Eduction

The Eduction processor uses IDOL Eduction to extract entities from text. An entity is a word, phrase, or block of information. For example, you can use Eduction to extract names, addresses, telephone numbers, and dates from document content or metadata.

For more information about Eduction and how to configure Eduction, refer to the Eduction User and Programming Guide.

TIP: The Eduction processor includes the resource files available with IDOL Eduction (excluding those for matching personal data that are provided separately in the PCI, PHI, and PII packages). This means that for properties such as Resource Files or [MyPostProcessingTask] Script you can enter the name of a Micro Focus grammar file or Lua script, such as address_eng.ecr or normalize_money.lua. The processor will use the corresponding file from its resources directory.

Properties

Name Default Value Description
IDOL License Service   An IdolLicenseServiceImpl that provides a way to communicate with an IDOL License Server.
Entity  

A list of entities to extract. Specify a comma-separated list of values, or one value per line.

To specify several entities, you can use wildcard expressions. For example: place/city1/*,place/city2/*. The * wildcard matches any number of characters, and the ? wildcard matches a single character.
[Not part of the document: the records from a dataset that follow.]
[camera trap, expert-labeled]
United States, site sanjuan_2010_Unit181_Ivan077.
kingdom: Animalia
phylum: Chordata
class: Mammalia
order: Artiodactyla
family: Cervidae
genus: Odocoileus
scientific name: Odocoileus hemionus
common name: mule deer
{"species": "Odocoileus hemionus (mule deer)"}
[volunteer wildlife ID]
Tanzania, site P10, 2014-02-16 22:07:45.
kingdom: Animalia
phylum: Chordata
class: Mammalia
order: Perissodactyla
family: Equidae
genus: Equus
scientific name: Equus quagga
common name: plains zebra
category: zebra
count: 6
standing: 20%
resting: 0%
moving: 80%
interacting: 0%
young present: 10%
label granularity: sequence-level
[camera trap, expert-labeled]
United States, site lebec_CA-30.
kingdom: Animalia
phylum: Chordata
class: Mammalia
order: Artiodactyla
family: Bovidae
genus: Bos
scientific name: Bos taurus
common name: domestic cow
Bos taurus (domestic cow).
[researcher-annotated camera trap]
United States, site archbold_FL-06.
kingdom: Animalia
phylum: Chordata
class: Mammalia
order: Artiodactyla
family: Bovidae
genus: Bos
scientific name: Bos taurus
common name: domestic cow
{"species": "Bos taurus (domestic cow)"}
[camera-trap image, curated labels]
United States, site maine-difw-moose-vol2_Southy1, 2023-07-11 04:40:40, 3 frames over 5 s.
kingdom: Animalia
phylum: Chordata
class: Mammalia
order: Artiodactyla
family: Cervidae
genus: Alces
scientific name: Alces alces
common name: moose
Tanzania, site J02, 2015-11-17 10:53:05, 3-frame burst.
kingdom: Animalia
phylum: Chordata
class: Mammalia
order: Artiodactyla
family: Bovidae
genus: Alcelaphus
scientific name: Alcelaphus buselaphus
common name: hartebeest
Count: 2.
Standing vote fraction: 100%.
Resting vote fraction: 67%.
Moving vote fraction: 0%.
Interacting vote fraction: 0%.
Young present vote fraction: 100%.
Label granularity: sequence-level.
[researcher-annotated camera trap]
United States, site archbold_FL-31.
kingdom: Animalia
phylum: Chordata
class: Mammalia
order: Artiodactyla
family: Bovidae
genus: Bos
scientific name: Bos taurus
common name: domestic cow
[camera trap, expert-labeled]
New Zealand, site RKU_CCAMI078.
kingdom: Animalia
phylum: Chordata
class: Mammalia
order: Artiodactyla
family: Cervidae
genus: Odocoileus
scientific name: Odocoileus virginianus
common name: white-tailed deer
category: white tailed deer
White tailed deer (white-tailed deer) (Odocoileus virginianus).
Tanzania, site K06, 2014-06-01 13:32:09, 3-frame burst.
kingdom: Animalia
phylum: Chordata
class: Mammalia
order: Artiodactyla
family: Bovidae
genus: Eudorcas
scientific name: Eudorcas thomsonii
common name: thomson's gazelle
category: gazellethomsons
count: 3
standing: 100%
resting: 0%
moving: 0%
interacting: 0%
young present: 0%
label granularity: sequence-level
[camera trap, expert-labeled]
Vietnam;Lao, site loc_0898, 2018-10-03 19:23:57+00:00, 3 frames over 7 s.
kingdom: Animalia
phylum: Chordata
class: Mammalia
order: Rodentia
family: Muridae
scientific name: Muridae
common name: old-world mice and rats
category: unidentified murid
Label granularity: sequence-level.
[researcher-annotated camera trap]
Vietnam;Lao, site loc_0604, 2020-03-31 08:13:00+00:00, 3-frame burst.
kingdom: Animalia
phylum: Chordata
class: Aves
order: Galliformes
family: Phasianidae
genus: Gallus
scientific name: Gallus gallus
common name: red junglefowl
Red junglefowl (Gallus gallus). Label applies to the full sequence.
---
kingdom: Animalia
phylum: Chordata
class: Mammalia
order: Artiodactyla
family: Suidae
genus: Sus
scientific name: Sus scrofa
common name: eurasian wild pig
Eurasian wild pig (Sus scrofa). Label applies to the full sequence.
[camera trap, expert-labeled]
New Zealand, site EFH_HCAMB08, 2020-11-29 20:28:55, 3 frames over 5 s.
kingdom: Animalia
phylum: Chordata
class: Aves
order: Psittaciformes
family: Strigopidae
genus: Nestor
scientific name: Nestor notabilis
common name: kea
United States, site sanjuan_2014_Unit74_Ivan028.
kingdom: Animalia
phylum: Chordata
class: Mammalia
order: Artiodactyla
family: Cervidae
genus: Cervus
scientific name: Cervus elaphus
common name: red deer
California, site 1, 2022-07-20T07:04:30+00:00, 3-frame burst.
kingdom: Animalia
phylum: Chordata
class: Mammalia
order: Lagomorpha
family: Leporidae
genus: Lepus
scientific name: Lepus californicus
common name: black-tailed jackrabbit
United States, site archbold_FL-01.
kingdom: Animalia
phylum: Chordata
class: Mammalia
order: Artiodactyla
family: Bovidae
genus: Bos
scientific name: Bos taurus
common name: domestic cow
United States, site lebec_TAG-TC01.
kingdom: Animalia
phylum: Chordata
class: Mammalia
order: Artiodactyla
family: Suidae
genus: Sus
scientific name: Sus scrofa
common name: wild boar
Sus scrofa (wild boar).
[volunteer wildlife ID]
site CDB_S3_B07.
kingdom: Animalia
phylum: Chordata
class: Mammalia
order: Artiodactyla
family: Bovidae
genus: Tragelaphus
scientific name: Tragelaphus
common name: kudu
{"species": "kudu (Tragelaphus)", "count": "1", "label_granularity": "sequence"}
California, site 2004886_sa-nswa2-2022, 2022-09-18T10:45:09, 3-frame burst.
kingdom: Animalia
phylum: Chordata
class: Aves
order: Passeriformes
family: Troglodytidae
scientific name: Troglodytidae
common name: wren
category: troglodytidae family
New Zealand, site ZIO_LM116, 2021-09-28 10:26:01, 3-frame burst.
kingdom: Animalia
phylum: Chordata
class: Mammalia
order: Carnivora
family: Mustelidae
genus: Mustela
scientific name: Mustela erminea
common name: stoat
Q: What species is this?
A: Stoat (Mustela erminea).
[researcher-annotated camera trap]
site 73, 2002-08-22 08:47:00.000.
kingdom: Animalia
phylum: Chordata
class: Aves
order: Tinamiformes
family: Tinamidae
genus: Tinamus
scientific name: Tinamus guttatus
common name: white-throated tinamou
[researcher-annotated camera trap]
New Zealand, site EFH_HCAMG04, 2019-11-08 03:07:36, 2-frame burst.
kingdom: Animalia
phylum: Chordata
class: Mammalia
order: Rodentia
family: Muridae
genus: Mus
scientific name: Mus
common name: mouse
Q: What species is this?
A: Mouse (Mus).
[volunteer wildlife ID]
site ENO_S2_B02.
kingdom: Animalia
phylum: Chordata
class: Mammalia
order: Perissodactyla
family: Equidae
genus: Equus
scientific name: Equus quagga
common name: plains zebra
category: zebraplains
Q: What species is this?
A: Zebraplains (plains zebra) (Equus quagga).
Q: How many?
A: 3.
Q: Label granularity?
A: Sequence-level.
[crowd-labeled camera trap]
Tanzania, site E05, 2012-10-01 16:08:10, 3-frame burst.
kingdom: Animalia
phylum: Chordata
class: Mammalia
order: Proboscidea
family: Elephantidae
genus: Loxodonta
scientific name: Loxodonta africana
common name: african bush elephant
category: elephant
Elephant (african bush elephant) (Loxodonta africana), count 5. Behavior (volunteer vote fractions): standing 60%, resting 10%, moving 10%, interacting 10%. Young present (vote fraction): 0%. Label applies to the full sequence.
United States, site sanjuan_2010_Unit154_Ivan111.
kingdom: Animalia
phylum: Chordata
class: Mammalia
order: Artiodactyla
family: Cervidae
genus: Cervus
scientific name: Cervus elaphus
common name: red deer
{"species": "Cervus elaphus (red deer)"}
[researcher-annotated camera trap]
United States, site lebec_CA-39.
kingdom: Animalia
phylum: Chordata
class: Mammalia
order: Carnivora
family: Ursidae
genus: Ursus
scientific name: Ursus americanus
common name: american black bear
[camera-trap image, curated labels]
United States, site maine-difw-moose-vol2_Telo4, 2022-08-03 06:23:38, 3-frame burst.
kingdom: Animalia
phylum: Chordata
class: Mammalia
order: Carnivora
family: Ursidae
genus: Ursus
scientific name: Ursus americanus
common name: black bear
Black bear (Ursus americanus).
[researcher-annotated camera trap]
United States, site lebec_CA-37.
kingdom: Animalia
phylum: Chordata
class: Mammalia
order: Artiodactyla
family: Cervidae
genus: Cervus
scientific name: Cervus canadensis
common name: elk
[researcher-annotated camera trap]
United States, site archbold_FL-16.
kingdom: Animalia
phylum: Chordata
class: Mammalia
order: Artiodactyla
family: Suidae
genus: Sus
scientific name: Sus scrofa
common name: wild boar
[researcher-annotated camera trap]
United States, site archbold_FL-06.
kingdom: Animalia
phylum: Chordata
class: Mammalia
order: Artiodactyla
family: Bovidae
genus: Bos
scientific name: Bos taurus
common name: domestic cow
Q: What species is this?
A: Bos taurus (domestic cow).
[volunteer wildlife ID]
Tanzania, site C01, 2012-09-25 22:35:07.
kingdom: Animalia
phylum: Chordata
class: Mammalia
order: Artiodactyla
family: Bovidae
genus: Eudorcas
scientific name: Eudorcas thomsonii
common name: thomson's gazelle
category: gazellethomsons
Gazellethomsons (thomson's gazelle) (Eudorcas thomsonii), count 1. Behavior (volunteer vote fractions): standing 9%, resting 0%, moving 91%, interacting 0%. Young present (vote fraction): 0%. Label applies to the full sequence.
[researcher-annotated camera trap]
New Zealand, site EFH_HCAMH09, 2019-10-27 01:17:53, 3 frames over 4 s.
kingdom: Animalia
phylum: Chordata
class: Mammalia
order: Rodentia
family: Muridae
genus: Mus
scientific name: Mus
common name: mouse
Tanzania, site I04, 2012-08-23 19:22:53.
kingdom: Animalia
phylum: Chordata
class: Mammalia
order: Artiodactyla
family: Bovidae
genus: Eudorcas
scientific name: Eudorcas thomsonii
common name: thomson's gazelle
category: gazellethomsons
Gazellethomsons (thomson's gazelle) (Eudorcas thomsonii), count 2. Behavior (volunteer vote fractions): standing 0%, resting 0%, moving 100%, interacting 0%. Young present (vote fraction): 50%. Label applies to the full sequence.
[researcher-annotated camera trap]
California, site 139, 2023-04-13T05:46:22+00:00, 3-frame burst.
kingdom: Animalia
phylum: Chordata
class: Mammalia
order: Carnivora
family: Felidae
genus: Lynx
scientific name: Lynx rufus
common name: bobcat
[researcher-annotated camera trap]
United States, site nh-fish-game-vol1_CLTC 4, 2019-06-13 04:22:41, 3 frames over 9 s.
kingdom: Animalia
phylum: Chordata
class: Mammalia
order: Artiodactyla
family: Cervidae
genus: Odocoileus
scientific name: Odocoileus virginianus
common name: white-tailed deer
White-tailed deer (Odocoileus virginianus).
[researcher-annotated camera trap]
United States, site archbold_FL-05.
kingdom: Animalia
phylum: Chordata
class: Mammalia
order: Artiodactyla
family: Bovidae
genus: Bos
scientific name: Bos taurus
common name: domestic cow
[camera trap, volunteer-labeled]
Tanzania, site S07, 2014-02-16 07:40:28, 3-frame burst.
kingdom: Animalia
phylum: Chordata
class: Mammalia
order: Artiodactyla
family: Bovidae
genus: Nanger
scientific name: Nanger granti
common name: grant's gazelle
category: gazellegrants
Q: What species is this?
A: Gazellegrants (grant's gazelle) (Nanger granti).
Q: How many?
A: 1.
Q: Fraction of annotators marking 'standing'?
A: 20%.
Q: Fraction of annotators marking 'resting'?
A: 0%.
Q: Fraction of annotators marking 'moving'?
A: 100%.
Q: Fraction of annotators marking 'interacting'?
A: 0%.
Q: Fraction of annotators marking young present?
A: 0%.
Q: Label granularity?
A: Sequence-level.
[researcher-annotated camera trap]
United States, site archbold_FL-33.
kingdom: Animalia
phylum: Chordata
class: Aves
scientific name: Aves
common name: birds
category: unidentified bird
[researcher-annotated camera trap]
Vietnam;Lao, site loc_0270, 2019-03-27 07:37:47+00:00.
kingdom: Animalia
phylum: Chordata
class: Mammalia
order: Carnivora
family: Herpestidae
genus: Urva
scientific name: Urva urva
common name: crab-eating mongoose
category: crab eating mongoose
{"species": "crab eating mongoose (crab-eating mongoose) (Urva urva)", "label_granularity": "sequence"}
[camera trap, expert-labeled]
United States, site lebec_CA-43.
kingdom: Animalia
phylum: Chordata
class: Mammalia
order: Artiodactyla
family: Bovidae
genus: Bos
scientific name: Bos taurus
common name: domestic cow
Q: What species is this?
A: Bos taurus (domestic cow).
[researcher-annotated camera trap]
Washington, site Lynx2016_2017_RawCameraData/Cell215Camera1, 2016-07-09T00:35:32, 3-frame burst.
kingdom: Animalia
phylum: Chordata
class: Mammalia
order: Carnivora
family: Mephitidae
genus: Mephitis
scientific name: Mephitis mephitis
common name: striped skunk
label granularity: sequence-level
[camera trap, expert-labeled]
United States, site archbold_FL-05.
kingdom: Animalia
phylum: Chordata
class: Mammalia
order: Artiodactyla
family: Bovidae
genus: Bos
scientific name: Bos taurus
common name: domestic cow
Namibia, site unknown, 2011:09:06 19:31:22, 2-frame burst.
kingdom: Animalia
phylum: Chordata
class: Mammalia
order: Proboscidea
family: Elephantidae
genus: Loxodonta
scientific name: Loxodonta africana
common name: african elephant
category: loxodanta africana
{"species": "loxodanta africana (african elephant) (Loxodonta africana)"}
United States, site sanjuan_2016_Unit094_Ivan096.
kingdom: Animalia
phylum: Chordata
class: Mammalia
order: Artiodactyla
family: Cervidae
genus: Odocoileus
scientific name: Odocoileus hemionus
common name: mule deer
You must also set the Resource Files property to the location of the resource files that contain your chosen entities.

Entity Field   A list of document fields in which to write the matches from Eduction. The value of this property must have the same number of values as the Entity property. Specify a comma-separated list of values, or one value per line.
Resource Files   A list of compiled ECR files containing Eduction grammar entries. At least one resource file is required. You can match multiple resource files with wildcard expressions. You can use the * wildcard to match any number of characters, or the ? wildcard to match a single character. Specify a comma-separated list of values, or one value per line.
Search Fields DRECONTENT A list of document fields to search for entities, for example DRECONTENT or DRETITLE. Specify a comma-separated list of values, or one value per line.
Simple Output False A Boolean value that specifies whether to add only the matched text to the document fields specified by the Entity Field property. To add only the matched text, set this parameter to true. With the default value, false, the fields will have subfields that contain the matched text, the offset, and the score.
eduction_configuration_parameter_name  

For more information about the configuration parameters that you can use to configure Eduction, see Eduction Configuration Parameters. Some of these must be set as dynamic properties.

Some properties, for example PostProcessingTaskN, accept the name of a configuration section (so that you can configure more than one post processing task). When you configure associated properties, prefix the property names with the section name in square brackets. For example, if you set PostProcessingTask to MyTask, specify the associated script by setting a property named [MyTask]Script.

Relationships

Name Description
success Successfully processed FlowFiles are routed to this relationship.
failure FlowFiles that had an invalid or unknown format.